Exercise objective
Restate everything from the line containing "As the photo" down to the end of the material, keeping each request as it is, and add 28 to every number in the answers, whether it is a point coordinate or a distance value.

.....

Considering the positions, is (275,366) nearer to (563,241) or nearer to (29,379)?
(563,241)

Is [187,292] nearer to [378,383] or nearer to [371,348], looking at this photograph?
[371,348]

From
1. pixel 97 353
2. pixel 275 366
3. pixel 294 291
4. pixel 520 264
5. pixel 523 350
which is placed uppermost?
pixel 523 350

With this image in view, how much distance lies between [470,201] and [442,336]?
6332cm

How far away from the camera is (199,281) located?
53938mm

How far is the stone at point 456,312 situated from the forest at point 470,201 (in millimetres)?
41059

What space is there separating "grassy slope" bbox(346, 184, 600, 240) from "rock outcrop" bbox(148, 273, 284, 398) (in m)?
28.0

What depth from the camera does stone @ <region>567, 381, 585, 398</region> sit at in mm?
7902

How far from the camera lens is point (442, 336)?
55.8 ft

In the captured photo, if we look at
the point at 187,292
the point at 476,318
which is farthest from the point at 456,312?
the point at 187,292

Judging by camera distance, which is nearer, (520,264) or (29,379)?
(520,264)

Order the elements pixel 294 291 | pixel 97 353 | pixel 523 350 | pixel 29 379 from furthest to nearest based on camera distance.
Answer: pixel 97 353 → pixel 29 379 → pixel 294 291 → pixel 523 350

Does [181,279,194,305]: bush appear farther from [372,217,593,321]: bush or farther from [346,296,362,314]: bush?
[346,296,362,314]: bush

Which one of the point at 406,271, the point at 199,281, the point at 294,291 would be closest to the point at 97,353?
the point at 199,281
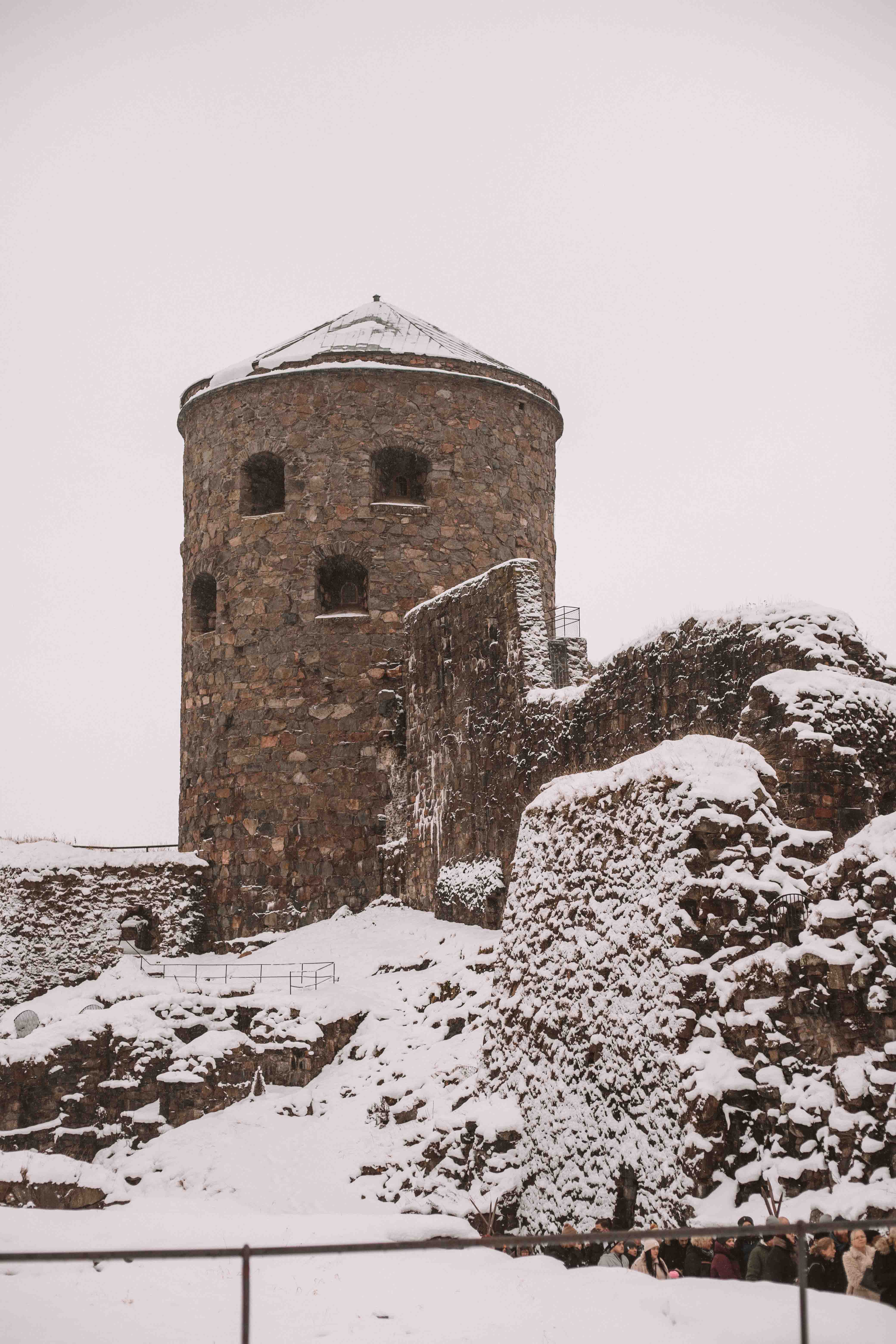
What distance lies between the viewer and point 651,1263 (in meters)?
8.74

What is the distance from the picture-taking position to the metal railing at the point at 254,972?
1783 cm

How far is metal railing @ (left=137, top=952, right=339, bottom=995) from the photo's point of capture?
17828 mm

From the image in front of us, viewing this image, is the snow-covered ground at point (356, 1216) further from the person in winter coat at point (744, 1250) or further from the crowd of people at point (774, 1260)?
the person in winter coat at point (744, 1250)

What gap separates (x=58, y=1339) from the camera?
25.9 feet

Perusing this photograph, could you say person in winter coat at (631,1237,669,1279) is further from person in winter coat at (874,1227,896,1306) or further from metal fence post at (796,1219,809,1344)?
metal fence post at (796,1219,809,1344)

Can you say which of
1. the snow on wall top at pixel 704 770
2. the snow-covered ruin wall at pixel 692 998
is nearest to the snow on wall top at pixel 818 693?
the snow on wall top at pixel 704 770

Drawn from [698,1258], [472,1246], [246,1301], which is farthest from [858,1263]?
[246,1301]

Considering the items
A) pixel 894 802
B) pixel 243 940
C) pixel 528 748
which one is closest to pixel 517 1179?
pixel 894 802

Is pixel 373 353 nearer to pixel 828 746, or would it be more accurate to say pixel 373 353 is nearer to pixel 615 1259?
pixel 828 746

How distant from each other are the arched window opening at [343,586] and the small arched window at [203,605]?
1.62 m

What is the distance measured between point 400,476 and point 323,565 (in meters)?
1.89

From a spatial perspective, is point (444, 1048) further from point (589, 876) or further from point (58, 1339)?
point (58, 1339)

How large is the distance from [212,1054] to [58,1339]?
8.24 metres

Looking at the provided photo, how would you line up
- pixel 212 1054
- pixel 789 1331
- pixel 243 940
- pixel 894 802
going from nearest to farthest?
pixel 789 1331, pixel 894 802, pixel 212 1054, pixel 243 940
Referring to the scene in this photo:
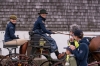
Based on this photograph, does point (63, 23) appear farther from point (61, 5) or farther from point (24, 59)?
point (24, 59)

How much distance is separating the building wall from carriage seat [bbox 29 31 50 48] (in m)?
3.98

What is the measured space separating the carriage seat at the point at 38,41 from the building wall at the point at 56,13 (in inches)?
157

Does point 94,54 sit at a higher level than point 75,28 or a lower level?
lower

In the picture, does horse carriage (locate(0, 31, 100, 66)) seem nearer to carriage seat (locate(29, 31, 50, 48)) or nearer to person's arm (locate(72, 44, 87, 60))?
carriage seat (locate(29, 31, 50, 48))

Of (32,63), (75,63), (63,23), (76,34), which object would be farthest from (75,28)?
(63,23)

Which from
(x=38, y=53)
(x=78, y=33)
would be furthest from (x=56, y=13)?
(x=78, y=33)

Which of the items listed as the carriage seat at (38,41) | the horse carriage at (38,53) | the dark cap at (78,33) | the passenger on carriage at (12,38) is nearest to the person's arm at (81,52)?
the dark cap at (78,33)

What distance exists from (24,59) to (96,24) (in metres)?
5.02

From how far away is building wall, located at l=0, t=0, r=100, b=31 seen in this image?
1360 centimetres

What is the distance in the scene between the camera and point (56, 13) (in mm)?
13672

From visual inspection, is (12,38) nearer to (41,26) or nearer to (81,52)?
(41,26)

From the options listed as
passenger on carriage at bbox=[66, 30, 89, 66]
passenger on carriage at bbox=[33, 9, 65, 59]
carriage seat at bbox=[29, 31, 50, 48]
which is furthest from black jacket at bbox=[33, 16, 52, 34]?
passenger on carriage at bbox=[66, 30, 89, 66]

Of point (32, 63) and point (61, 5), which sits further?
point (61, 5)

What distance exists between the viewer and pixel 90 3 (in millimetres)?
13734
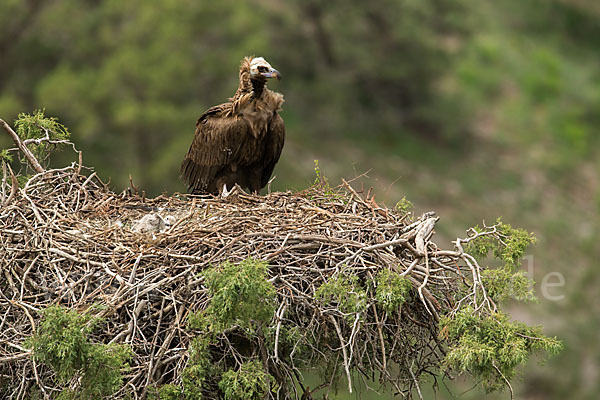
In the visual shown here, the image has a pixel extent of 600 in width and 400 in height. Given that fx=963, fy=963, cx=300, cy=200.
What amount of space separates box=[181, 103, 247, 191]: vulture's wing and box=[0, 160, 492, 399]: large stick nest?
1473mm

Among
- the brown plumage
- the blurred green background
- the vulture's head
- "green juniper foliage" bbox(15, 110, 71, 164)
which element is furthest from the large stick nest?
the blurred green background

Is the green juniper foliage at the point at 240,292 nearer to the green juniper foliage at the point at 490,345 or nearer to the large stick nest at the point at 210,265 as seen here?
the large stick nest at the point at 210,265

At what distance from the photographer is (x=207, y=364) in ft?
20.7

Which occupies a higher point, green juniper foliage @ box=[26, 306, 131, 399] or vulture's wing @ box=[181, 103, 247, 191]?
vulture's wing @ box=[181, 103, 247, 191]

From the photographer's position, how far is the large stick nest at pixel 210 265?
6.45m

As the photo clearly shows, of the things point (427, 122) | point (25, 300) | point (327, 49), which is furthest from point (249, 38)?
point (25, 300)

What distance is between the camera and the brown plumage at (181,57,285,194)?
28.6 feet

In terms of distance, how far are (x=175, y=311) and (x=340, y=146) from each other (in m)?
21.0

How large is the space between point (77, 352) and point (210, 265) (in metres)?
1.01

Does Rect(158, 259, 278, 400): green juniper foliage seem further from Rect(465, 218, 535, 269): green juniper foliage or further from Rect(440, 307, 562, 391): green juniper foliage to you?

.....

Response for this exercise
As the photo clearly shows, of the things point (427, 122) | point (25, 300) | point (327, 49), which is furthest from point (249, 38)?
point (53, 328)

What distance is between the camera and the brown plumage at (181,57,285,194)?
56.6 feet

In terms of distance, how far are (x=175, y=311) and (x=340, y=146) from each other (in m)?
49.0

How large is the space between point (77, 352) and point (210, 265) (in metres)?
29.01

Does Rect(158, 259, 278, 400): green juniper foliage seem further from Rect(465, 218, 535, 269): green juniper foliage or further from Rect(440, 307, 562, 391): green juniper foliage to you?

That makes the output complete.